In the second half, we learn about Luke’s own desperately unrequited attraction. Only, Luke wants a commitment from Alex and he sees Alex running away from every fling. Of course, seeing the man he’s wildly attracted to suffer an accident has Luke reassessing his reactions. It was Luke who had to deal with the other stage tech who may have intentionally jostled the ladder Alex was on. Here, Luke practically wears his emotions on his sleeve. Of course, you sack the man who puts the lives of others in danger, but as a reader, I definitely got the impression that Luke’s intensity over the issue was heightened because it wasn’t just someone who was in danger, it was the man Luke secretly loved.
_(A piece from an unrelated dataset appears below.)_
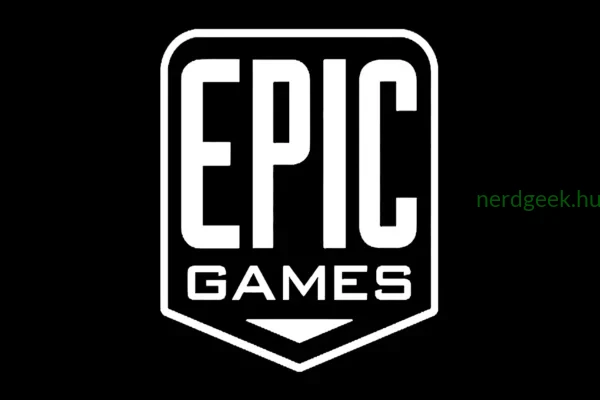 Epic-Games-logo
One thing that didn’t work so well with the half-and-half narration was working towards a resolution between Alex and Luke. Even with the epilogue, which really cements the happy ending for Alex and Luke, it felt like the build up to that epilogue was a few steps short in really establishing these two as a couple. There was a kiss, a declaration, and the term “boyfriend” bandied about, but it all felt sort of experimental. Then we zip right into the epilogue, set at some future point.
Overall, I thought this was a delightful story that features a type of enemies-to-lovers theme with heavy themes of unrequited love. I liked how fundamentally different Alex and Luke approach their love lives and enjoyed watching them really get to know each other despite having worked together for a couple years already. I wish there had been more of a transition from “I can spend time with you” to “I think I love you,” but overall, it was clear these two were going to fall for one another no matter what. If you like cozy, slice of life reads then I think you’ll enjoy this book a lot.